Il mio nuovo incontro – per così dire – con Graziani avvenne grazie a Massimo Pivetti, mio collega a Modena per molti anni, col quale avevo una lunga e fertile consuetudine di lavoro. Nel 1980 Graziani lo chiamò a Napoli. La facoltà di Modena iniziava a dare segni di stanchezza, e anch’io – dopo più di dieci anni – ero pronto a lasciare. Tornare a Napoli mi allettava molto, ma non sapevo quale sarebbe stato l’atteggiamento di Graziani. Con piacevole sorpresa scoprii che – lungi dall’essere ostile o risentito – Graziani era favorevole a un mio trasferimento a Napoli, per il quale anzi si spese molto in facoltà. Non credo che molti avrebbero mostrato lo stesso fair play. Così nel novembre 1986 ritornai alla mia Alma Mater.
Graziani dopo qualche anno fu chiamato a Roma. Nel breve periodo in cui fummo nello stesso dipartimento i nostri rapporti furono cordiali, anche se mai strettissimi. Comunque Graziani e sua moglie Angela furono sempre molto cortesi e ospitali: a volte in casa loro passavano importanti economisti stranieri – ricordo Malinvaud, Hahn, forse Arrow – e alcuni di noi erano invitati a cena per incontrare questi ospiti.

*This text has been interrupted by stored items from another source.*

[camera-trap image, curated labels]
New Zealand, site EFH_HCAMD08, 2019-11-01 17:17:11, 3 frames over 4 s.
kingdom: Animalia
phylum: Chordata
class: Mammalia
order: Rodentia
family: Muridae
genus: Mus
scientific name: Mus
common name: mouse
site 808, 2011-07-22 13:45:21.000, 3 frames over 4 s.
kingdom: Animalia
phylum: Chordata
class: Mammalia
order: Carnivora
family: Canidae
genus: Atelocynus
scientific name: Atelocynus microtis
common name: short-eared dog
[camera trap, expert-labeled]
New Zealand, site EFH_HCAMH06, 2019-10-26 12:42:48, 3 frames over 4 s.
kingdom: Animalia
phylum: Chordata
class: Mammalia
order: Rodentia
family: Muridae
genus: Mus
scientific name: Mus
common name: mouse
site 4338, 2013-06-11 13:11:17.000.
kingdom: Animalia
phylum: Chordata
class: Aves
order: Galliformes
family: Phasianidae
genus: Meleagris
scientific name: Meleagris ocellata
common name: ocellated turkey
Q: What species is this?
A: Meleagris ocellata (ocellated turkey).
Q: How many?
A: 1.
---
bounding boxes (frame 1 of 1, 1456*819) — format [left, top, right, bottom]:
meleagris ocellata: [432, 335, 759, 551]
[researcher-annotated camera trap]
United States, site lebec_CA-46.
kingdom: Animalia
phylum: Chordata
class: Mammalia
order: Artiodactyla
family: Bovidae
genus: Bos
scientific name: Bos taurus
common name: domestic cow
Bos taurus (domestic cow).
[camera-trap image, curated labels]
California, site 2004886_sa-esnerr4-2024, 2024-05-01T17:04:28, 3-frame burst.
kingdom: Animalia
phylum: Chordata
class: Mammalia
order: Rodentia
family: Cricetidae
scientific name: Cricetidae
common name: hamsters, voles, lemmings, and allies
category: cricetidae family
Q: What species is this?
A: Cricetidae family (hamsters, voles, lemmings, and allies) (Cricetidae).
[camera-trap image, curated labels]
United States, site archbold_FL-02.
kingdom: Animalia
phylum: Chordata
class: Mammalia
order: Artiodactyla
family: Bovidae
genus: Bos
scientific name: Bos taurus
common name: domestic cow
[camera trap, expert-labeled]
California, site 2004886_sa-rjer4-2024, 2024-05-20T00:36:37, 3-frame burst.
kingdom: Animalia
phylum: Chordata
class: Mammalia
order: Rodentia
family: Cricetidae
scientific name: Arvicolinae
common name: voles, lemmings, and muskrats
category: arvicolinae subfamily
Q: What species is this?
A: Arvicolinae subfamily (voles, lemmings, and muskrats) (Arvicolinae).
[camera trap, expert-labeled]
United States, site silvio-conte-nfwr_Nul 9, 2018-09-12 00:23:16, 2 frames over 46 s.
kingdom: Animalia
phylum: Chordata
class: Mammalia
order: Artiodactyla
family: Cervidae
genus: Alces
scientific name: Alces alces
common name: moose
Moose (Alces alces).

E fu Graziani il primo a darmi la notizia, svegliandomi a prima mattina, che avevo vinto il concorso a cattedra.
Con la sua chiamata a Roma i nostri rapporti si diradarono di nuovo. Ma mi piace ricordare infine un piccolo episodio. Poco dopo il mio rientro a Napoli, i suoi più antichi allievi, che Graziani (a volte con fatica) aveva aiutato ad andare in cattedra, poco dopo aver raggiunto questo obiettivo si “ammutinarono”, lasciando il dipartimento e fondandone un altro. Io (insieme anche a Pivetti e altri) restai nel “vecchio” dipartimento, così mostrando a Graziani una lealtà che mi piace pensare potesse, in questo frangente (sia pure in piccola parte) compensare le mancanze di altri – e forse anche qualche mio passato peccadillo.
2 Sia consentito un rinvio al mio scritto “L’antologia di Graziani sull’economia italiana” (in Atti dei Convegni Lincei 216, L’opera scientifica di Augusto Graziani, Bardi Edizioni, Roma 2016) dove si può trovare anche una discussione di alcuni aspetti del pensiero economico di Graziani e della sua evoluzione.